2.37. Al met al is de rechtbank van oordeel dat uit de getuigenverklaringen noch uit de overige bewijsmiddelen onomstotelijk volgt dat [eiser] onrechtmatig heeft gehandeld. De reconventionele vorderingen van Interpolis zullen daarom worden afgewezen.
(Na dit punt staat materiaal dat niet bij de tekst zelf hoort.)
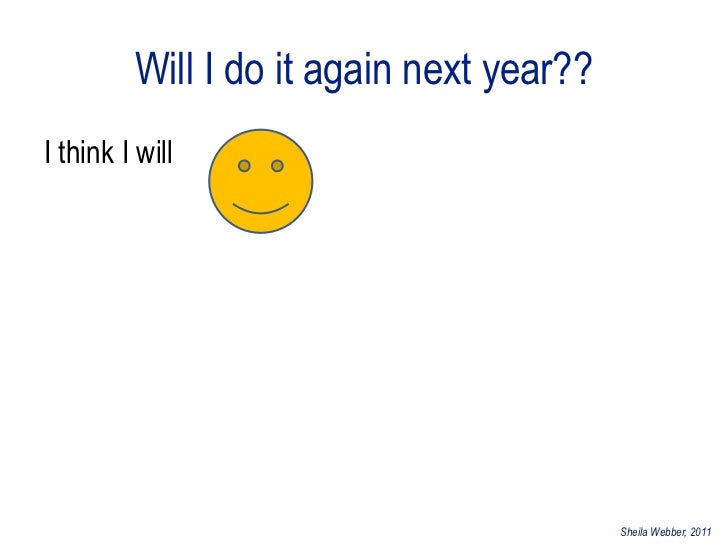 Will I do it again next year??

I think I will

Sheila Webber, 2011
2.38. Interpolis zal als de in het ongelijk gestelde partij in de proceskosten worden veroordeeld. De kosten aan de zijde van [eiser] worden begroot op EUR 1.243,00 aan salaris advocaat (5,5 punten × factor 0,5 × tarief EUR 452,00).
3. De beslissing
De rechtbank
in conventie
3.1. wijst de vorderingen af,
3.2. veroordeelt [eiser] in de proceskosten, aan de zijde van Interpolis c.s. tot op heden begroot op EUR 2.740,00, en aan de zijde van [gedaagde sub 2] tot op heden begroot op nihil,
3.3. verklaart dit vonnis in conventie wat betreft de kostenveroordeling uitvoerbaar bij voorraad,
in reconventie
3.4. wijst de vorderingen af,
3.5. veroordeelt Interpolis in de proceskosten, aan de zijde van [eiser] tot op heden begroot op EUR 1.243,00, welk bedrag moet worden voldaan aan de griffier op het moment dat Interpolis een nota van de rechtbank daarvoor heeft gekregen,
3.6. verklaart dit vonnis in reconventie wat betreft de kostenveroordeling uitvoerbaar bij voorraad.
Dit vonnis is gewezen door mr. M.E. Heinemann en in het openbaar uitgesproken op 17 augustus 2011.